All three men were becoming white-faced with the strain of standing up, and the man with the sensor scar was trembling. They didn’t look as if they could face breakfast let alone a mission. She looked around. No one was saying anything about their obvious physical condition. She waited another second but there was only silence.
O-kay. She would have to be the bad guy.
“That’s very kind of you,” she began gently, “but perhaps—”
The elderly man turned his head painfully and fixed her with a look. For an instant Elle wanted to step back, the power of that look was so great. It was a banked power, a power linked to a damaged body, but inside that man strength and intelligence glowed and gathered.

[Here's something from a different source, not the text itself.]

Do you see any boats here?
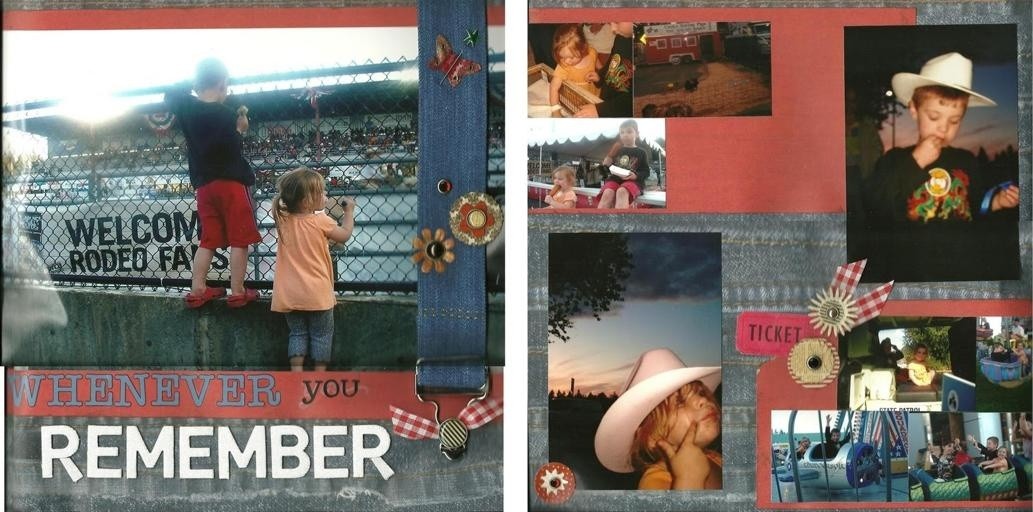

The words came slowly and painfully. “I understand there are people in their hands. They will experiment on them and then they will kill them. I do not want to live if we can’t make an attempt to rescue them the way my men rescued us. We aren’t physically capable of going on the mission with you, Mac.” His already hoarse voice broke and he hung his head down as if someone had cut a tendon. Then his head rose and his black eyes glowed with strength and purpose. “But we are perfectly capable of manning the war room and providing intel. So we will rescue those people. Together. Hoo-yah.”
“Hoo-yah!” A chorus of seven men’s voices, all strong and true, rang out.
Chapter 12
Arka Pharmaceuticals Headquarters
San Francisco
One entire wall of Lee’s office was a huge glowing hologram. Along the bottom of the hologram ran a series of data packets, including the date: three months ago.